China Semester enters final week

Five events are scheduled in the next seven days as the China semester comes to an end.

The first presentation is today at 1:00p.m. Dr. Zhou Long presents “Composing Music Between Countries: in Webster hall Auditorium, free admission. Long will be discussing the challenges he faces while “improving the understanding between peoples from various backgrounds.”

Later on tonight, beginning at 7:30 p.m., the Southern Symphony Orchestra will perform “Sound of China,” an all-Chinese concert. This performance will include compositions by Zhou Long, featured speaker from “Composing Between Countries.” Dr. Kexi Liu will direct this concert, which also includes “Chinese music of different styles, traditional and modern.

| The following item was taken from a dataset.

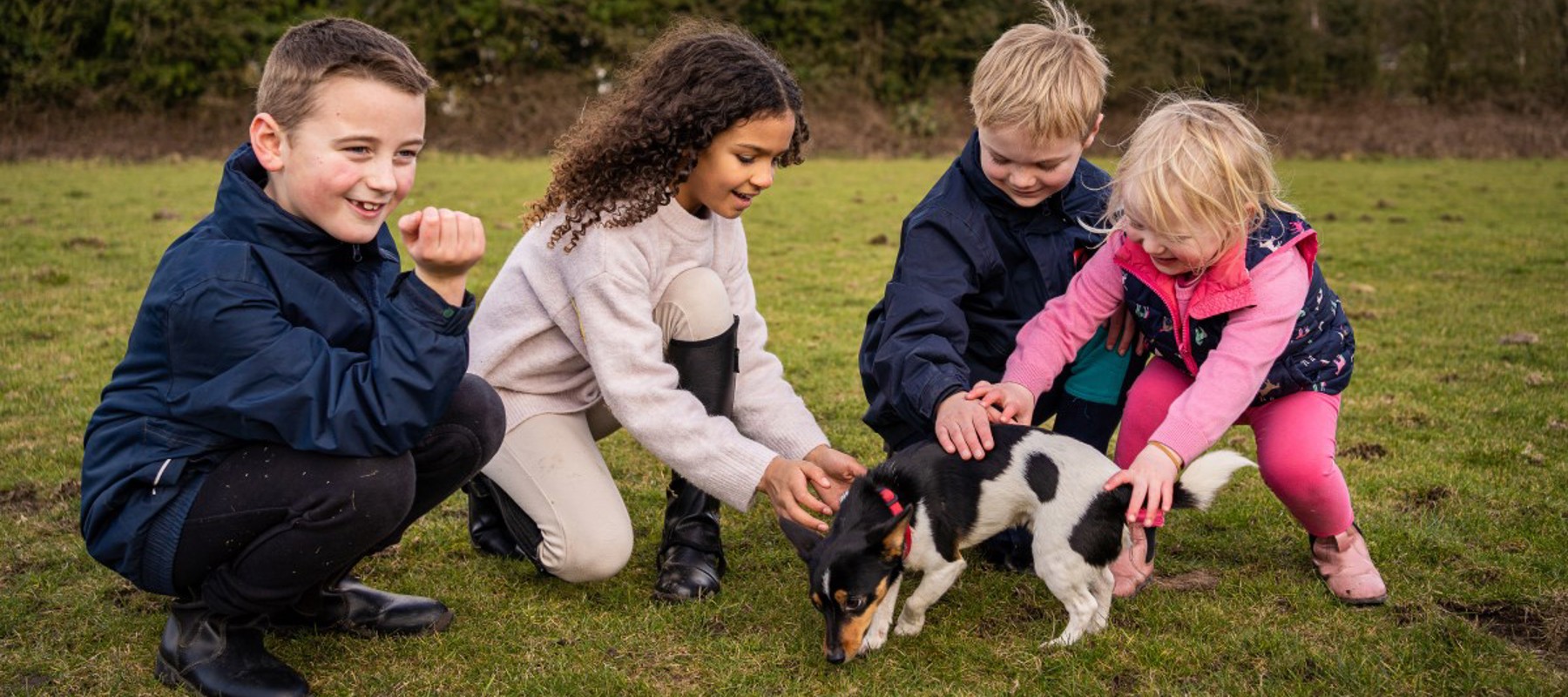 children playing with dog BHS Parbold Equestrian Centre
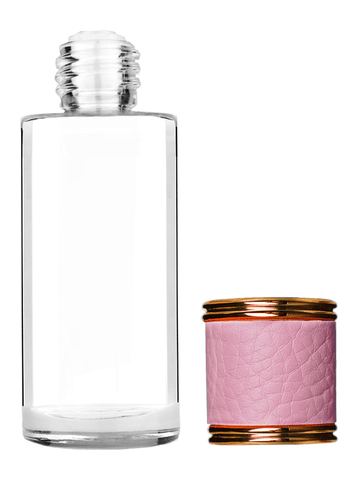 Cylinder design 25 ml 1oz  clear glass bottle  with reducer and pink faux leather cap.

Guest pianist for the evening is Langning Liu, who will perform The Yellow River Piano Concerto, a patriotic piece based on the Yellow River Cantata (1939). Other pieces for this concert include the Yang-ge dance, “a folk dance popular in Northern China” and Dance of the Yao People, “based on the ‘long drum dance,’ in which dancers carries long drums, of the Yao people living in the Northern Guangdong Province in Southern China.” This program includes several pieces; opening with Spring Festival Overture and concluding with West Rhapsody, a Zhou Long World Premiere.

The last foreign film showing of the China semester takes place on Tuesday Nov. 13, 2007. Balzac and the Little Chinese Seamstress (Xian Cai Feng) begins at 7:00 p.m., Cornell Auditorium in Plaster Hall, admission is free. This film shows how love emerges from even the darkest times in China.

On Friday Nov. 16, 2007, Dr. Ethan Michelson presents “Family Planning in Rural China.” Michelson will be speaking “of the crushing pressure China’s enormous population exerts on limited natural resources.”

Later on in the morning, at 11:00 a.m. in Webster Hall Auditorium. Dr. Michelson will give another presentation. This presentation, entitled “Sources of Conflict in Rural China, uncovers the truth behind “conflict in the China countryside.”

Michelson will explain what causes these conflicts and why many villagers are lead to not trust their local government.

“These issues are important because they profoundly affect the lives of so many Chinese people,” Michelson said. “For example, I estimate that over 100 million Chinese people have been directly exposed to family planning disputes.”